The Janai is a sacred thread that seems to have two manifestations.

The first (according to my googling) is as a marker of male adulthood, and is bestowed in a ceremony called Bratabandhan.  This Janai has three threads, which represent body, speech, and mind, and when the knots are tied by a Brahman the wearer gains complete control over all three.  He must wear the thread for the rest of his life.  We did not have a Bratabandhan ceremony.

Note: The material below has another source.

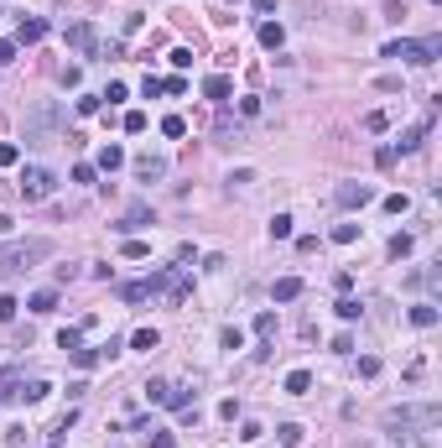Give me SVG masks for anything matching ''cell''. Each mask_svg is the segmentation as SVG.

Janai Purni (or Purnima) is the day when these threads are changed, if they have become frayed or defiled (for example by touching a woman who is menstruating), and for us it was a single thread, which granted protection from evil spirits.

Anita had already blessed me, and afterwards I blessed her in kind, including a tikka and a ritual gift of money.  (My Western money-consciousness wished I had known this beforehand and so brought more cash with me, to sneakily pay them back for all their hospitality, but I’m not sure this would have been appropriate.)  This two-way blessing was repeated by K and Subba Sir.

Then the sisters served the brothers a portion of a special rice pudding, with dried dates, coconut, and raisins, which tasted better than anything, eaten there in a familial circle on the floor of their room, which was fairly Spartan in décor, but luxurious with hospitality.  Subba set aside a little of the pudding as an offering to his mother, who died the year before.

The Janai on this day is tied onto each man by his sister.  So when Anita tied one on me, and K tied one on Subba, done in appreciation and recognition of our time together, they became our brothers and sisters.

So I have four brothers and two sisters, spanning the West Coast of the US all the way to the Kathmandu Valley of Nepal.  And more blessings than I can count.